AFP, The Daily Telegraph, July 19, 2013
A Boeing 787 bound for Tokyo was forced to return to Boston on Thursday, from where it had taken off five hours earlier, due to a possible pump problem.
The Japan Airlines (JAL) flight left Boston at 1257pm local time (1657 GMT) but returned to its airport of departure at around 6pm.
"As a standard precautionary measure due to a maintenance message (fuel pump) indicator, JL007 bound for Tokyo-Narita decided to return to Boston Logan," Carol Anderson, a US-based JAL spokeswoman, told AFP.
JAL has faced several problems with the technologically advanced Dreamliner planes since they returned to the skies after being grounded for four months over serious battery issues.

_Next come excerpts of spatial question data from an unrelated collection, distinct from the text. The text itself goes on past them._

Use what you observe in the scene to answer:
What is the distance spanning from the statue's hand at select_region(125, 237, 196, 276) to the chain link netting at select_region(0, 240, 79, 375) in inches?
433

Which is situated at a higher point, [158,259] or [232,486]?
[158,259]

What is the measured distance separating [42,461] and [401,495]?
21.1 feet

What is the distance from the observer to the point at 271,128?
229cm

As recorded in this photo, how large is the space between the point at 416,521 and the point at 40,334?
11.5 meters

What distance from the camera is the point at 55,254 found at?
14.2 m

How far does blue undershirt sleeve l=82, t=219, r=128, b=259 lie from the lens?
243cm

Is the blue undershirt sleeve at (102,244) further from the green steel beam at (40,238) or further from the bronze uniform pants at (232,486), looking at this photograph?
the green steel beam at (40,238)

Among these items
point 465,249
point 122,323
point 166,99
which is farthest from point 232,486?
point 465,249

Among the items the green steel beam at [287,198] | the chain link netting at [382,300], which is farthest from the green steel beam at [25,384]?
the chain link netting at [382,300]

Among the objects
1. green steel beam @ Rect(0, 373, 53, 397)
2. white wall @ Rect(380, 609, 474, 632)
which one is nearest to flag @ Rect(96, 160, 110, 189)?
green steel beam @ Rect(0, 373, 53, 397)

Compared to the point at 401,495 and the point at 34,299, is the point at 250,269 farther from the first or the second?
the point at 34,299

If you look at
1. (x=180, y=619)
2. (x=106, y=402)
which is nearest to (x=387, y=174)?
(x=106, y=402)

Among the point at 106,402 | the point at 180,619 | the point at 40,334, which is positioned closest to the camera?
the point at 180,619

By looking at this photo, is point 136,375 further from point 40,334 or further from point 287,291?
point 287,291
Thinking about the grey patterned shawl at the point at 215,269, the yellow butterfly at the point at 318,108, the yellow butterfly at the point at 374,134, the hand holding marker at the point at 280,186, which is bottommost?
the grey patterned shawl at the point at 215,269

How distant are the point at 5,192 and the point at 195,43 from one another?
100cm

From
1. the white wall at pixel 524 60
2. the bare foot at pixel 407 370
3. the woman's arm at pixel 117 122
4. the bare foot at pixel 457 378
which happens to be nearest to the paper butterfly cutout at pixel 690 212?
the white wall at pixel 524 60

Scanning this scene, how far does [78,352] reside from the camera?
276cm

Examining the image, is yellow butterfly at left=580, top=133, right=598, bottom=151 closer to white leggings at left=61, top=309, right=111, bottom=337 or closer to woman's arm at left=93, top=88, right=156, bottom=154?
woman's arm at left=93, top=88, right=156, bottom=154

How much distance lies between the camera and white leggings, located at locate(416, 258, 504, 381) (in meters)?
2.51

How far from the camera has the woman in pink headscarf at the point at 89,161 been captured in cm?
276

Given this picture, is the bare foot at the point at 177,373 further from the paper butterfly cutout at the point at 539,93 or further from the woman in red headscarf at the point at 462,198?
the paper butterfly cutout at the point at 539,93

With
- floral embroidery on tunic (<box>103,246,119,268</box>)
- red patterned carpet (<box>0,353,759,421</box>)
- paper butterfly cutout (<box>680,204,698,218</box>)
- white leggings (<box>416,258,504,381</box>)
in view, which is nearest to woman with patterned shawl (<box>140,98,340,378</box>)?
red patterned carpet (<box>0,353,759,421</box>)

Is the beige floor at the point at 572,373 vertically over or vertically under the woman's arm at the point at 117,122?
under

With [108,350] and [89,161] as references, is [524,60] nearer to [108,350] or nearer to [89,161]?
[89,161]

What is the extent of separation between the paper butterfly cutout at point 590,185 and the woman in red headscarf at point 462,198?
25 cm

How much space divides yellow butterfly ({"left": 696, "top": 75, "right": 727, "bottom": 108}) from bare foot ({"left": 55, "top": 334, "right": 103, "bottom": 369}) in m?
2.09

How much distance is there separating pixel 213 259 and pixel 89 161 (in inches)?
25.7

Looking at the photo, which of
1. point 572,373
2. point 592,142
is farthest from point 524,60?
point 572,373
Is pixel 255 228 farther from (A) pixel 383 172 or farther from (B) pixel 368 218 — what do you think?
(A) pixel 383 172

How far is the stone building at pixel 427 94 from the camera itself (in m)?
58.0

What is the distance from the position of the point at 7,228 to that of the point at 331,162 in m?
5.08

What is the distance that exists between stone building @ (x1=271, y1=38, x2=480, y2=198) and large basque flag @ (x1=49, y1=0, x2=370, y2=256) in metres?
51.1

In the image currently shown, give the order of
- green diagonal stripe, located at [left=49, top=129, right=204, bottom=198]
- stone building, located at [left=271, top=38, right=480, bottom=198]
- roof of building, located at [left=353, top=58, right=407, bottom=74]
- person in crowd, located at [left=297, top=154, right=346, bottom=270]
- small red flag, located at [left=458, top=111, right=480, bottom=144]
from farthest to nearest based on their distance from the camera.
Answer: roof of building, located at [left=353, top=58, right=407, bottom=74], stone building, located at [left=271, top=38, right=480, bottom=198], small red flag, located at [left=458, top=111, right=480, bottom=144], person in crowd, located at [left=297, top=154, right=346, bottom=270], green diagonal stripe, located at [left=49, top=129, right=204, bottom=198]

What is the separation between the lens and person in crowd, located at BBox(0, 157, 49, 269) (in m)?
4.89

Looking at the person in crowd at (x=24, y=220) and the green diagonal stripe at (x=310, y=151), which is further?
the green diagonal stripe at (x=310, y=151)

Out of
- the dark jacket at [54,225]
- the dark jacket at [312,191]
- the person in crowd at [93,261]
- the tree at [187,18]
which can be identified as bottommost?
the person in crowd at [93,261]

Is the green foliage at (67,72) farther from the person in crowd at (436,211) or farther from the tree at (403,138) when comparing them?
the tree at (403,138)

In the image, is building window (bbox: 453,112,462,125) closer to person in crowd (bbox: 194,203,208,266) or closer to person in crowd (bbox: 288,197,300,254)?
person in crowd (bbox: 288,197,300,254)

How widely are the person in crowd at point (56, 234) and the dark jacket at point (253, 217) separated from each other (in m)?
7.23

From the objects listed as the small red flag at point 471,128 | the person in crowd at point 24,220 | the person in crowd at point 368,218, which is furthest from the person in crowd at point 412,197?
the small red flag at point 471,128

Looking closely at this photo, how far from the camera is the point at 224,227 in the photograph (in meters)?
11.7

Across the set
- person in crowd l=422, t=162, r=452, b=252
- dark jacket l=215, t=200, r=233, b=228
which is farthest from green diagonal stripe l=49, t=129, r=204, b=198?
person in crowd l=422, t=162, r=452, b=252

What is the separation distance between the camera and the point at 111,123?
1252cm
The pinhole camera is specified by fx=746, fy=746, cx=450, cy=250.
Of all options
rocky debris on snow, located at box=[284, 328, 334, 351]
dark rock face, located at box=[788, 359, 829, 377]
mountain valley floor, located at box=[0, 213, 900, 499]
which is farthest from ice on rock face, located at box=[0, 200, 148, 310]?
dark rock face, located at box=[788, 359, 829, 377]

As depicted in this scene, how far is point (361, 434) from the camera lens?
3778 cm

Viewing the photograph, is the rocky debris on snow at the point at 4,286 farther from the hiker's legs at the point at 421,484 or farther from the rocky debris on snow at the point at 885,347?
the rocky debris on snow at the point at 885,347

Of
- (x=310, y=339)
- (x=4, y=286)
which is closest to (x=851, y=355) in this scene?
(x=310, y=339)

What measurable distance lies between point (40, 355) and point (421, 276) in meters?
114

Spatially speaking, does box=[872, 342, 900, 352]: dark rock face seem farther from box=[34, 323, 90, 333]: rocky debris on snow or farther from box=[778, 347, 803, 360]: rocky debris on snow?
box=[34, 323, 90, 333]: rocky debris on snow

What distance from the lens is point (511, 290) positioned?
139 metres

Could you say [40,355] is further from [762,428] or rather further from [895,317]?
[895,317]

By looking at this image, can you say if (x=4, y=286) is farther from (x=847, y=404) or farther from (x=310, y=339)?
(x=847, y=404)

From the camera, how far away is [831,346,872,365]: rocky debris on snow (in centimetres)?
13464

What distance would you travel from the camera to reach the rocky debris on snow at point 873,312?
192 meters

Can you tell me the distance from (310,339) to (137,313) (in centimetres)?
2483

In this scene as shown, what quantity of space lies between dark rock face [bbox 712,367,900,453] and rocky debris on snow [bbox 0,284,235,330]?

Boston Logan International Airport said on its Twitter site that the 787 made "a precautionary return".
JAL officials in Tokyo also confirmed the maintenance message but dismissed concerns that the incident might signal a new problem for the plane.
"We decided to return for precaution... as a message showing a malfunction of a fuel pump at the right engine appeared in the cockpit," said a JAL spokesman.
Even if the pump was faulty, there was no safety risk as the engine has the function to suck fuel as a back-up option, he added.
"There's no emergency at all in this case. We just wanted to be on the safe side. This has nothing to do with the battery system".
Last week another 787 operated by Ethiopian Airlines caught fire at London's Heathrow airport.
JAL and another Japanese airline ANA, which has the biggest fleet of the craft, have experienced around a dozen minor complaints with the 787 since it was allowed to resume flying after being grounded between January and April.
After months of investigations, US authorities in April formally approved changes to Boeing's batteries and Japanese regulators followed suit.
The battery supplier, Japan's GS Yuasa, has voiced confidence that the system will never cause similar problems again.